Content starts

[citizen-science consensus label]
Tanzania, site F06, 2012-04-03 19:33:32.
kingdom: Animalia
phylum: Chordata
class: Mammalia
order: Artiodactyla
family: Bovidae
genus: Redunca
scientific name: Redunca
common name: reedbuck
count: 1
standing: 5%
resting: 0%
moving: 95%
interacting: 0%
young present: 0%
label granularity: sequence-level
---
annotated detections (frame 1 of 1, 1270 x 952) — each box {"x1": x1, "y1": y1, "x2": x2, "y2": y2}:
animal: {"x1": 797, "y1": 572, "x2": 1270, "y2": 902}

Content ends
Content starts

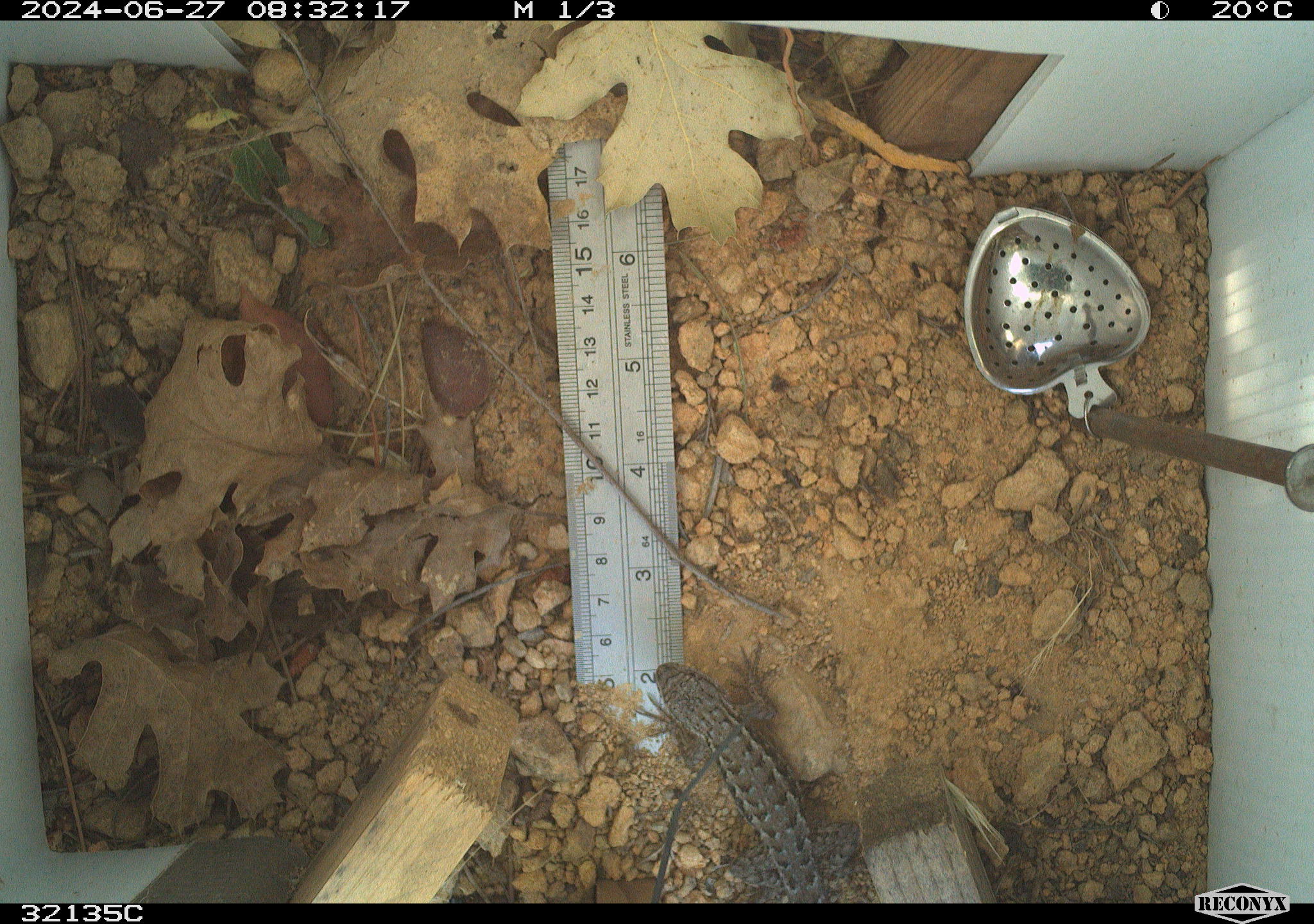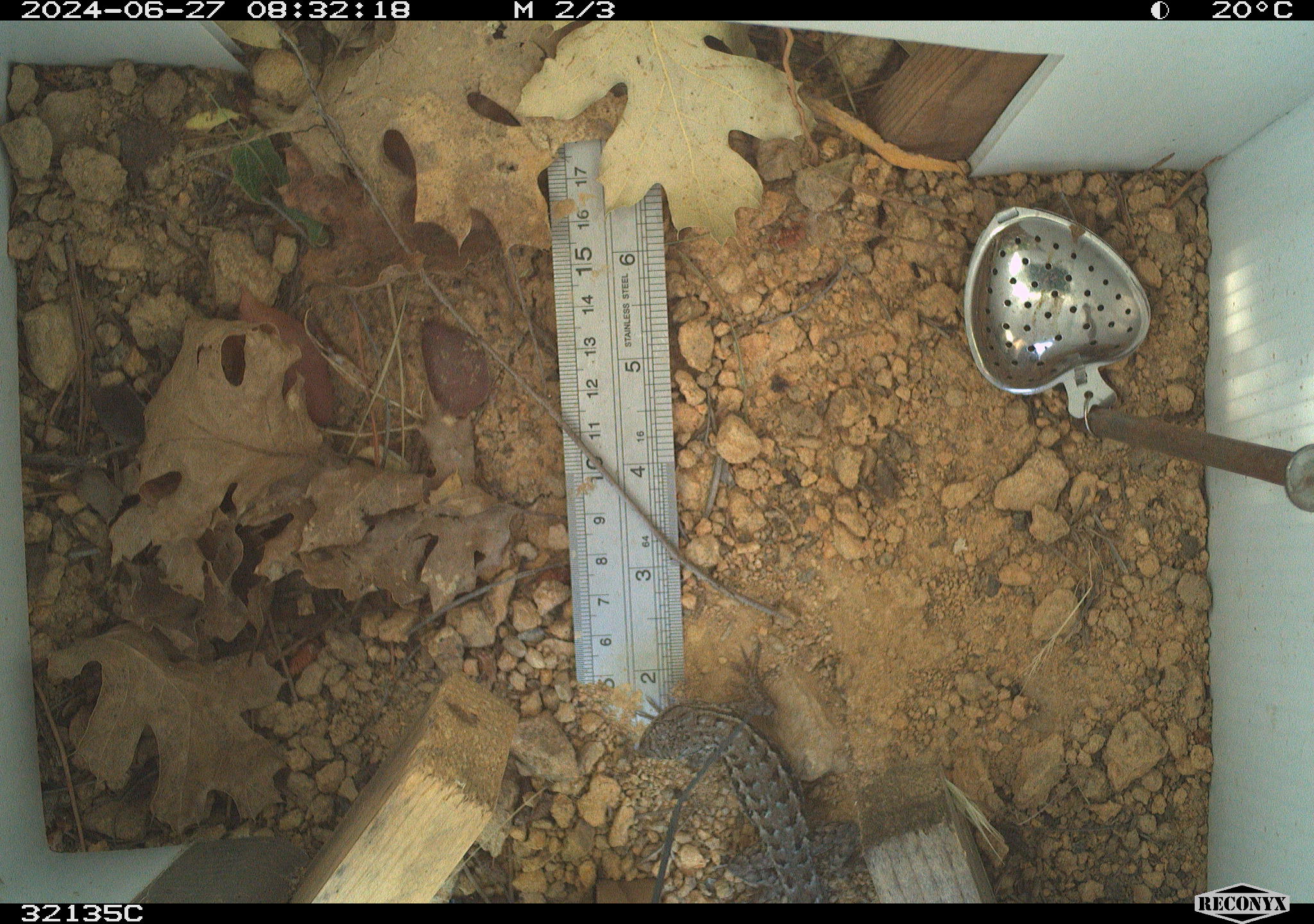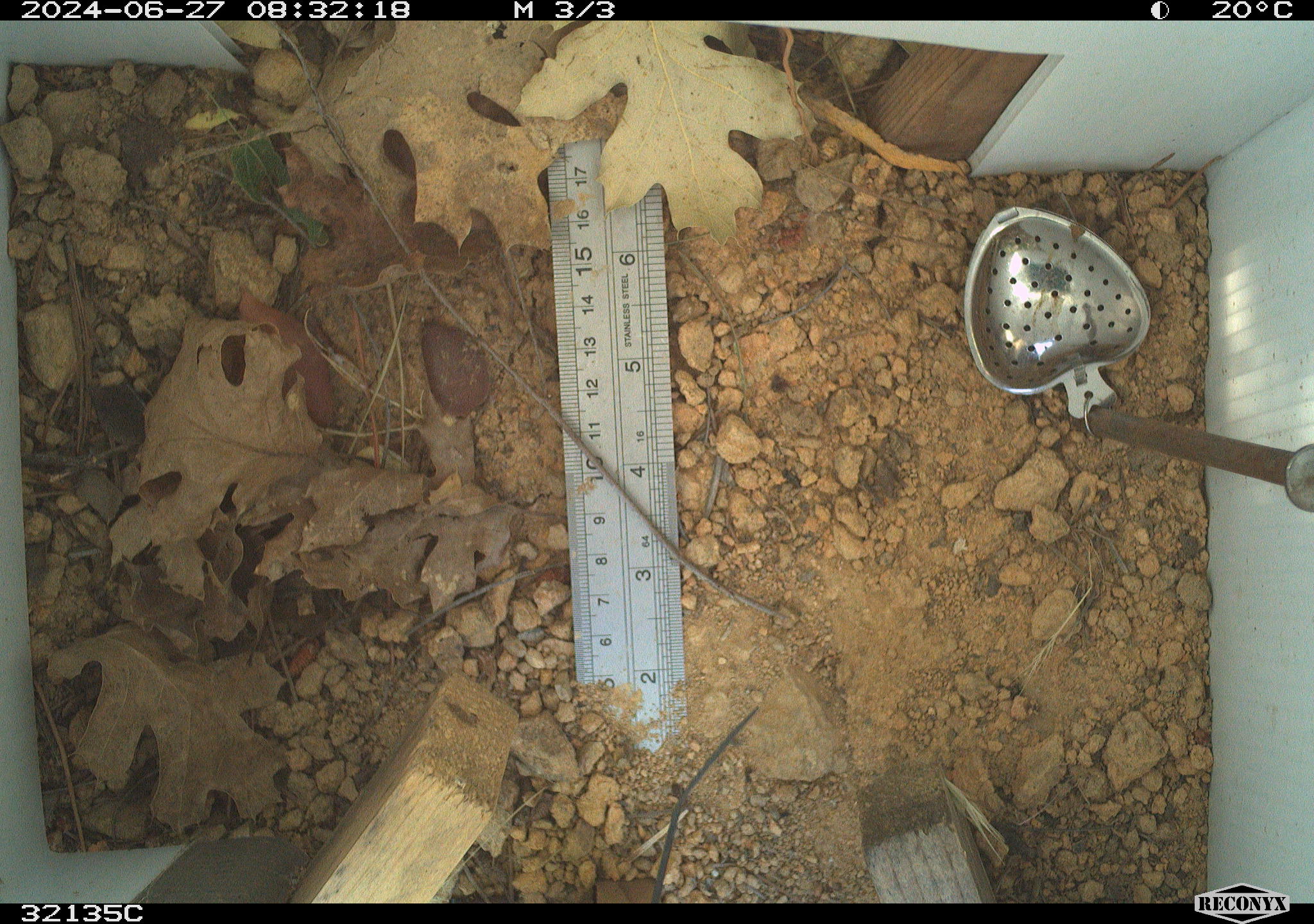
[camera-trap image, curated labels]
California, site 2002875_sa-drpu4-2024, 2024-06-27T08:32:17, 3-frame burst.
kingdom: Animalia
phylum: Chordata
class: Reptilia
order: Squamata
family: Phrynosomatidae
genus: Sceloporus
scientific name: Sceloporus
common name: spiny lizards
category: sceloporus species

Content ends

* **PROBLEM REQUIREMENTS**: The required answer is the run of lines above, starting at the line with "[citizen-science consensus label]" and ending at the line with "moving: 95%", reproduced exactly with both ends.

* **SOLUTION FOR THIS TASK**:
[citizen-science consensus label]
Tanzania, site F06, 2012-04-03 19:33:32.
kingdom: Animalia
phylum: Chordata
class: Mammalia
order: Artiodactyla
family: Bovidae
genus: Redunca
scientific name: Redunca
common name: reedbuck
count: 1
standing: 5%
resting: 0%
moving: 95%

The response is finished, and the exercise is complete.